Short web captions:
● ● ●

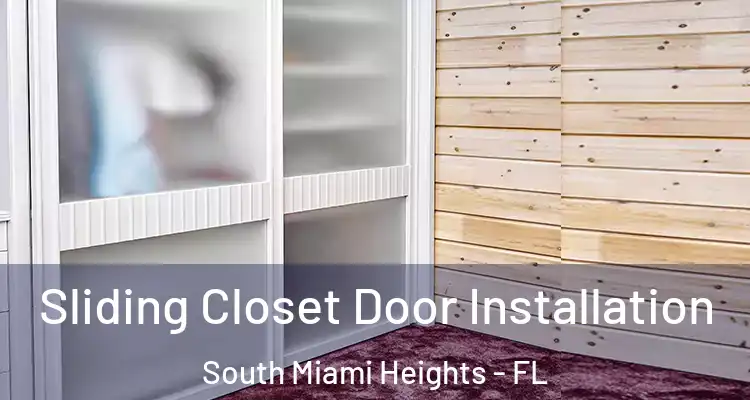  Sliding Closet Door Installation South Miami Heights - FL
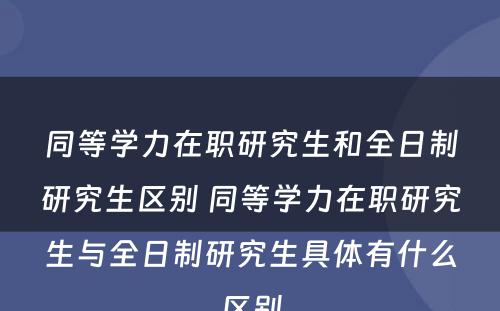 同等学力在职研究生和全日制研究生区别 同等学力在职研究生与全日制研究生具体有什么区别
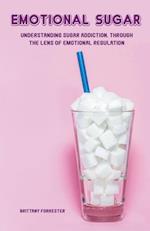 Emotional Sugar Understanding Sugar Addiction, Through  the Lens of Emotional Regulation
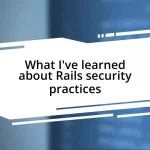 What I’ve learned about Rails security practices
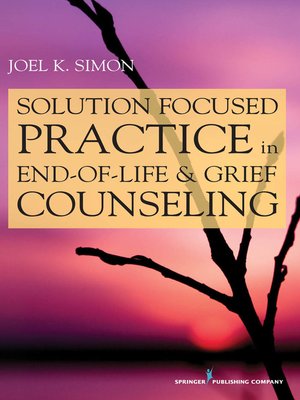 cover image of Solution Focused Practice in End-of-Life and Grief Counseling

● ● ●

Copy out the text of every record above word for word, leaving out the pictures.

  Sliding Closet Door Installation South Miami Heights - FL
 同等学力在职研究生和全日制研究生区别 同等学力在职研究生与全日制研究生具体有什么区别
 Emotional Sugar Understanding Sugar Addiction, Through  the Lens of Emotional Regulation
 What I’ve learned about Rails security practices
 cover image of Solution Focused Practice in End-of-Life and Grief Counseling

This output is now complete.